PORTLAND, Maine — An ordinance legalizing possession of marijuana for nonmedical use in Maine’s largest city goes into effect Friday.
Last month, Portland voters approved by a wide margin the legalization measure, which allows individuals 21 or older to carry 2.5 ounces or less of the drug according to city rules.
While medical use of marijuana has been legal in Maine since 1999, and larger scale medical marijuana dispensaries have been legal since 2009, the Portland ordinance is the first in the state to legalize pot for recreational purposes.
Possession and recreational use of marijuana remains illegal under state law, and all uses of the drug continue to be outlawed under federal law.
Marijuana advocates have pledged to use Portland as a springboard for a statewide referendum on the issue in 2016 — if they can’t get the state Legislature to legalize the drug sooner — and are engaging in what they describe as an education campaign on the subject.
“The Portland initiative is a major step toward broader marijuana policy reform in Maine,” said David Boyer of the Marijuana Policy Project in a statement Thursday. “It is time to end the failed policy of marijuana prohibition in Maine and replace it with a more sensible system in which marijuana is regulated and taxed similarly to alcohol.”
On Thursday night, the pro-legalization Portland Green Independent Committee was scheduled to hold a forum on the city ordinance, which takes effect 30 days after the Nov. 5 vote.
“We realize that there is an immense amount of public interest in the legalization ordinance, and we need to make sure everyone is familiar with the new ordinance and how it interacts with state and federal law,” said Tom MacMillan, chairman of the committee, in a statement.
The ordinance allows marijuana use on private property but continues to ban it in public places, where smoking of any kind is generally prohibited.
The ordinance also gives landlords the authority to regulate pot use in their buildings.
Portland Police Chief Michael Sauschuck has repeatedly stated his department will continue to enforce state law, which supersedes the local ordinance.
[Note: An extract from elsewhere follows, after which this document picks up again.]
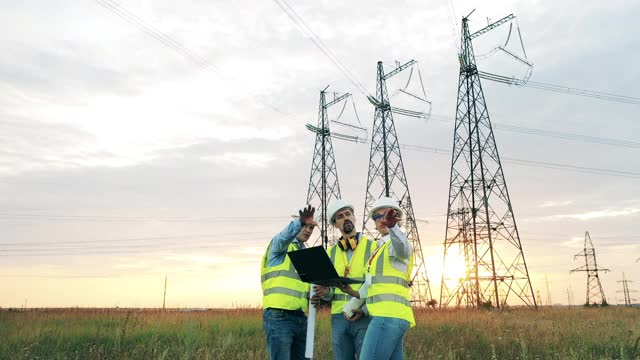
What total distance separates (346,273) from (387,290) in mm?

But he has maintained that marijuana law enforcement has long been a low priority for city police, noting that out of about 85,000 calls for service last year, Portland officers handed out only 54 civic summonses for marijuana offenses.
Likewise, Maine Attorney General Janet Mills has said the local ordinance does not override the state and federal laws her office is obligated to follow, and she views the Portland referendum as “somewhat advisory in nature.”
Ordinance backers, including Boyer and City Councilor David Marshall, have urged law enforcement officials to respect “the will of the voters” in the city.
This week, Boyer lauded the stance of police in Jackson, Mich., who announced that whenever possible they would adhere to a newly passed ordinance there decriminalizing possession of one ounce of marijuana.
“We hope city officials will follow the spirit of the law and stop punishing adults for simply using a less harmful substance than alcohol,” said Boyer. “Their counterparts in Michigan have demonstrated that it is possible. We expect Portland officials to either follow their example or explain why they are choosing to continue needlessly arresting people in defiance of the voters.”
Marijuana advocates have also pointed to an August letter from the U.S. Department of Justice — in which federal enforcers said they won’t interfere with new marijuana laws in Washington and Colorado as long as the drug is strictly regulated — as a positive sign for Portland as well.
Opponents of the move, including the Maine Chiefs of Police Association, argue that legalizing marijuana will exacerbate substance abuse problems that feed other crimes, and that overseeing regulation and distribution of pot would be an expensive and time-consuming task for overburdened state agencies.